O que ficou evidente é que o governo não tem planejamento na questão da infra-estrutura. Houve contigenciamento e desvio de recursos de muitas obras, serviços de manutenção ou para contratação de recursos humanos. No caso do apagão aéreo, nós constatamos que houve corte de R$ 522 milhões entre 2004 e 2006. Como conseqüência, nós tivemos esse processo muito traumático para o país, com redução de movimento, queda na confiança das pessoas em voar e prejuízo muito grande na área de turismo. Para analisar melhor as questões, propus outras auditorias: uma internacional, que investigue todo o sistema aéreo brasileiro, uma auditoria operacional e de uma conformidade.Além de outras auditorias, a sociedade pode esperar conseqüências práticas a partir do relatório do apagão?

O governo havia negado o contingenciamento de recursos, mas nesta semana liberou R$ 60 milhões. Ou seja, nosso relatório já teve um efeito positivo. Acho que a partir de agora, o governo não vai mais fazer cortes lineares no repasse de verbas, porque isso custa vidas, causa o caos e a perda de confiança em viajar. Em um segundo momento, vamos penalizar as pessoas que cometeram erros de gestão. Considero que a questão de intervenção do TCU no problema aéreo possa alertar o governo de que a sociedade brasileira não pode mais viver de improvisos.

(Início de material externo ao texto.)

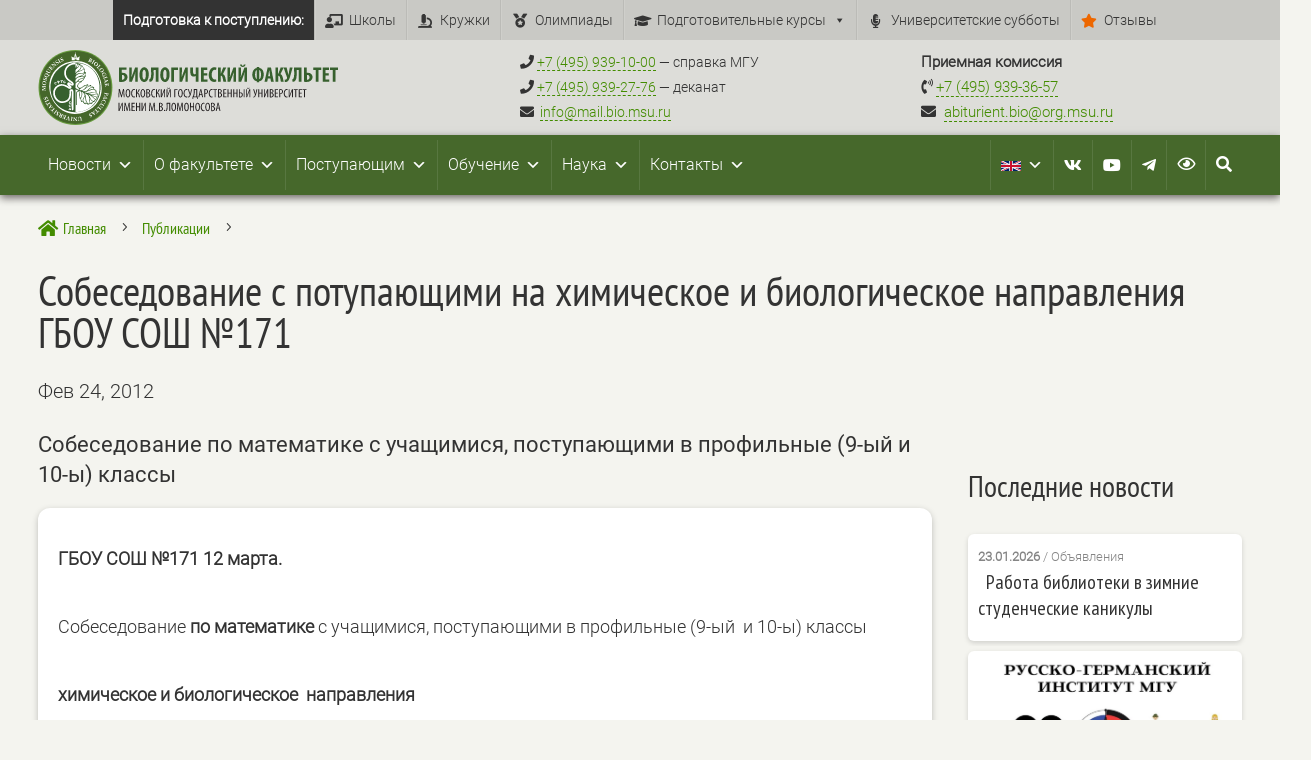

--- FILE ---
content_type: image/svg+xml
request_url: https://bio.msu.ru/wp-content/uploads/2023/07/crdj_logo_black.svg
body_size: 2098
content:
<?xml version="1.0" encoding="UTF-8"?>
<svg xmlns="http://www.w3.org/2000/svg" id="a" width="126.46mm" height="126.71mm" viewBox="0 0 358.48 359.17">
  <path d="m358.46,176.65c.24,18.69-2.3,37.07-7.73,54.75-6.64,21.63-16.85,41.6-31.46,59.25-16.13,19.49-34.91,35.72-57.24,47.43-15.68,8.22-32.35,14.32-50,17.05-10.28,1.59-20.6,3.07-30.97,3.9-5.69.46-11.53-.33-17.24-1.01-1.33-.16-2.82-1.98-3.6-3.38-9.21-16.53-17.59-33.52-23-51.65-7.87-26.38-15.46-52.88-21.9-79.63-5.07-21.05-8.21-42.57-12.27-63.86-.85-4.45-1.94-8.85-2.95-13.27-1.15-5.06,1.99-8.91,4.31-12.54,13.02-20.38,25.97-40.83,39.87-60.61,9.21-13.11,19.7-25.37,30.12-37.58,8.37-9.81,17.79-18.71,26.13-28.54,3.88-4.57,7.95-5.11,12.85-3.55,14.18,4.52,28.7,8.28,42.31,14.15,12.67,5.46,24.66,12.73,35.17,22,6.17,5.45,12.81,10.47,18.38,16.48,11.29,12.2,21.06,25.54,28.7,40.45,6.1,11.91,11.16,24.21,14.65,37.05,2.2,8.11,3.22,16.56,4.38,24.91.83,6.02,1.02,12.14,1.49,18.21Zm-227.78,27.24c9.79-10.6,16.04-24.28,28.84-32.93,13.23,11.57,15.68,28.73,22.26,43.75.18-18.12-4.27-35.21-10.85-51.79-1.01-2.56-1.3-4.32.99-5.98,3.45-2.5,4.15-4.35,2.74-9.27-4.7-.59-6.54.37-8.43,2.27-2.21,2.22-3.74,2.63-6.61,1.58-6.65-2.42-13.37-4.75-20.23-6.44-8.09-1.99-16.36-3.26-24.55-4.84-.16.58-.32,1.15-.48,1.73.74.44,1.44.97,2.23,1.32,7.07,3.1,14.37,5.75,21.15,9.37,5.03,2.69,10.87,4.89,14.06,12.14-11.15,9.03-22.29,18.06-33.43,27.09.13.26.26.52.38.78,6.9-3.57,13.8-7.13,21.95-11.34-.87,2.01-1.13,2.69-1.45,3.34-3.07,6.17-6.15,12.34-9.23,18.51-.34.52-.69,1.03-1.03,1.55.18.14.36.27.54.41.38-.41.77-.82,1.15-1.23Zm29.76-126.93c1.99,1.21,2.71,1.93,3.56,2.14,26.49,6.54,52.11,15.6,76.21,28.34,8.65,4.57,16.07,11.5,23.96,17.46,2.62,1.98,3.66,4.63,1.26,7.48-4.12,4.89-7.81,10.36-12.68,14.37-14.32,11.79-29.17,22.93-43.73,34.44-7.1,5.61-14,11.45-20.99,17.19,18.62-9.47,36.31-20.45,55.54-28.38.4.39.81.78,1.21,1.17-9.55,17.89-19.09,35.77-28.64,53.66,1.69-1.17,2.81-2.7,3.98-4.19,11.74-15.08,23.09-30.48,35.37-45.1,7.76-9.23,16.74-17.48,25.62-25.7,1.46-1.35,6.14-1.37,7.68-.06,4.21,3.57,8.09,7.82,11.12,12.45,9.98,15.2,17.31,31.73,23.17,48.9,4.68,13.72,9.08,27.53,13.6,41.3-.33-46.13-11.38-89.89-29.65-132.73,9.98-5.59,16.78-13.1,12.55-25.28-11.49-2.91-19.81,2.61-25.23,12.69-42.88-17.93-86.48-28.91-133.92-30.16Zm68.33,175.54c-5.34-1.04-9.22.31-12.2,4.56-.75,1.08-3.16,1.92-4.43,1.56-13.48-3.85-26.74-8.53-40.35-11.81-9.7-2.34-19.83-2.89-29.77-4.23,9.03,4.32,18.5,6.89,27.41,10.76,8.96,3.89,17.55,8.76,25.91,13.83,5.24,3.17,5.16,5.49.55,9.63-6.74,6.06-13.69,11.88-20.64,17.69-6,5.01-12.15,9.86-18.23,14.79.2.24.39.49.59.73,9.24-5.08,18.48-10.17,27.71-15.25.48.38.96.75,1.43,1.13-4.78,9.03-9.55,18.06-14.33,27.1,13.38-12.55,20.88-30.15,37.47-41.21,16.14,14.87,20.39,36.17,28.18,55.75-.68-10-1.07-20.07-3.41-29.66-3.17-12.99-7.9-25.59-11.8-38.41-.37-1.22,0-3.73.72-4.04,6.11-2.65,5.93-7.55,5.18-12.92Z" style="fill:#231f20;"></path>
  <path d="m76.64,31.73c1,5.14,1.92,8.83,2.39,12.57,1.13,9.05,1.85,18.15,3.1,27.18,1.29,9.31,3.04,18.56,4.5,27.85,1.23,7.85,1.87,15.83,3.62,23.56,2.11,9.34-4.78,15.17-7.83,22.43-6.47,15.41-14.4,30.26-19.99,45.97-6.71,18.86-12.17,38.22-17.04,57.65-2.9,11.59-3.59,23.73-5.34,35.61-.24,1.62-.88,3.19-1.63,5.82C9.88,252.58-3.17,211.23.65,165.24,5.27,109.68,31.3,65.92,76.64,31.73Zm-8.46,84.48c-7.84.04-13.17,5.54-13.16,13.58.01,7.19,5.14,12.43,12.14,12.42,7.4,0,14-6.7,13.96-14.14-.04-6.63-5.79-11.9-12.94-11.86Zm-5.1-26.39c.01-3.98-2.8-7.45-6.06-6.31-2.39.83-4.98,3.68-5.68,6.14-1.02,3.58,2.46,6.98,5.95,6.5,3.43-.48,6.31-1.98,5.8-6.32Zm-24.99,131.71c.33-4.21-1.91-5.43-5.77-5.39-4.35.04-6.33,2.05-6.19,6.27.13,3.74,2.03,5.76,5.87,5.76,3.9,0,6.11-2.42,6.09-6.64Z" style="fill:#231f20;"></path>
  <path d="m153.09,357.29c-10.26-2.71-20.67-4.98-30.77-8.23-23.27-7.5-43.7-19.8-62.29-35.85-7.23-6.24-8.45-11.59-7.31-20.58,2.83-22.39,6.22-44.65,12.54-66.27,4.77-16.34,10.92-32.31,16.93-48.26,2.78-7.37,6.64-14.34,10.1-21.45.64-1.32,1.68-2.45,2.93-4.24,2.75,14.6,5.2,28.22,7.9,41.79,2.64,13.29,5.32,26.59,8.37,39.79,3.29,14.25,6.67,28.51,10.71,42.56,3.28,11.4,7.28,22.62,11.53,33.7,4.83,12.59,10.23,24.96,15.53,37.37,1.19,2.79,2.98,5.33,4.5,7.99-.22.56-.44,1.12-.67,1.68Zm-28.55-16.05c5.32-.06,9.54-4.04,9.57-9,.03-4.89-4.43-9.11-9.55-9.04-4.03.06-8.52,5.1-8.5,9.55.02,5.3,3.27,8.56,8.48,8.49Zm-34.94-158.21c4.06-1.61,7.1-2.93,6.36-6.44-.36-1.72-2.92-3.91-4.73-4.17-3.35-.48-5.54,1.95-4.97,5.34.31,1.87,2.16,3.49,3.34,5.26Z" style="fill:#231f20;"></path>
  <path d="m96.13,120.45c-.87-4.67-1.53-7.88-2.05-11.12-2.35-14.75-4.84-29.47-6.9-44.26-1.36-9.71-1.24-19.7-3.35-29.22-1.7-7.68,1.8-9.8,7.54-12.84,17.8-9.44,36.16-17.07,56.23-19.73,12.82-1.7,25.72-2.74,38.98-3.28-34.09,36.89-64.1,76.37-90.45,120.45Zm10.09-41.24c6.01.13,11.64-5.08,11.84-10.96.21-5.87-4.52-10.84-10.54-11.08-5.9-.24-11.4,5.47-11.46,11.89-.05,5.37,4.61,10.03,10.16,10.15Z" style="fill:#231f20;"></path>
</svg>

O senhor tem medo de viajar de avião no Brasil?

Com certeza. Para viajar de Brasília a Curitiba o vôo atrasou quase duas horas. Isso gerou transtornos para mim, e houve pessoas que ficaram até 24 horas dentro de um aeroporto. Mas acho que a situação mais grave é a das estradas. As pessoas morrem todos os dias em estradas esburacadas, mas como são casos espalhados em vários pontos do país, não há tanta repercussão como na questão aérea. É terrível alguém morrer porque o pneu estoura no buraco e o carro capota. Não podemos ser coniventes com isso.Quais são as suas conclusões sobre a situação das estradas no Brasil?

Setenta e seis por cento das nossas rodovias estão em condições péssimas ou ruins. A recuperação das estradas deveria ser financiada pela Contribuição de Intervenção no Domínio Econômico (Cide). Em 2005 havia R$ 7 bilhões disponíveis e o governo desviou isso para compor o superávit primário. Não é por acaso que temos cerca de 30 mil pessoas morrendo a cada ano nas estradas. Percorri 20 mil quilômetros de estradas esburacadas. Boa parte disso foi no Paraná, em Santa Catarina e Rio Grande do Sul, mas a situação é a mesma no Nordeste e no centro do país. Em alguns casos já estamos buscando os responsáveis para aplicação de multa. Acho que não podemos flexibilizar quando a questão é coletiva. A sociedade como um todo está sendo prejudicada.Pelos relatórios de infra-estrutura produzidos pelo TCU, o contingenciamento de recursos parece ser uma das principais falhas do governo federal. O que o TCU pode fazer a respeito disso?

Tenho dito que o governo não pode fazer cortes lineares. Cada caso precisa ser avaliado. Do contrário, ocorrem situações como o apagão aéreo. Os cortes provocam prejuízos imensos a todos os serviços de infra-estrutura, atingindo também as exportações, além de todos os transtornos às pessoas. Se a economia do país crescer 3%, não precisa nem chegar aos 5% desejados pelo presidente, não teremos logística ou infra-estrutura para exportar nossos produtos.O senhor inovou o trabalho do TCU ao fazer visitas in loco. Os outros ministros e colegas do TCU compartilham desse método de trabalho?

Com as visitas, busco tomar não apenas a decisão fria da caneta, e sim aquela mais de acordo com a situação real. Os relatórios do apagão aéreo e das estradas foram aprovados por unanimidade. Mas precisamos buscar a análise preventiva, e isso vem ocorrendo cada vez mais no tribunal. Nosso trabalho de fazer a fiscalização preventiva tem dois focos: proteger a sociedade e auxiliar o governo para que faça as correções e possa planejar este país. Não tenho interesse em chamar a atenção, e até tento evitar a imprensa para não criar situações de pânico, mas a sociedade deve ficar alerta.